Metin Bölümü>

Hafızamın oyunu ne mi? Orhan Kemal’in “Devlet Kuşu” isimli romanında Avare Mustafa’nın kız kardeşinin hafta sonları ev işi yaparken kendi evinin işini yapacağını hayal ettiği sahneler mesela. Merdivenleri siliyor, bir taraftan da mesela bir kadın filozof olsaydı -ki o zamanlar aynı dersleri almakta olduğumuz erkek arkadaşlarımız kadınlardan filozof çıkmadığına dair sürekli bizi aşağılama girişiminde bulunurdu- bu merdiven silme işini nasıl bir metafor olarak kullanırdı diye düşünüyorum. Çünkü, Allah rahmet eylesin, hocamız Prof. Dr. Nihat Keklik, felsefe ve metafor bahsinde filozofların kullandığı metaforları öyle güzel anlatıyor ve bizleri geleceğin filozofu olacağımıza o kadar inandırmış bulunuyordu ki, hayattaki her ayrıntıyı, alnımızın terini akıttığımız her işi, ilerde kuracağımız teori için metaforlar üreteceğimiz bir imkân olarak görüyorduk.

Göreviniz>
Yukarıdaki metin bölümünü iki cümleyle özetleyiniz.

Derlenen Veriler>
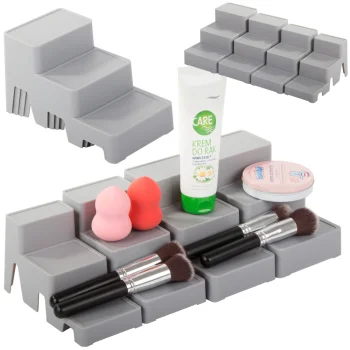 Modulārs kosmētikas organizators 4-in-1, plastmasas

Çözüm>
Anlatıcı, Orhan Kemal'in "Devlet Kuşu" romanında Avare Mustafa'nın kız kardeşinin ev işi yaparken kendi evinin işini yapacağını hayal ettiği sahneleri hatırlar ve merdivenleri silerken bir kadın filozofun bu işi nasıl bir metafor olarak kullanacağını düşünür. Bunun nedeni, hocaları Prof. Dr. Nihat Keklik'in filozofların kullandığı metaforları güzel anlatması ve öğrencilerini geleceğin filozofu olacaklarına inandırmasıdır; bu yüzden onlar hayattaki her ayrıntıyı, ileride kuracakları teori için metafor üretme imkânı olarak görürler.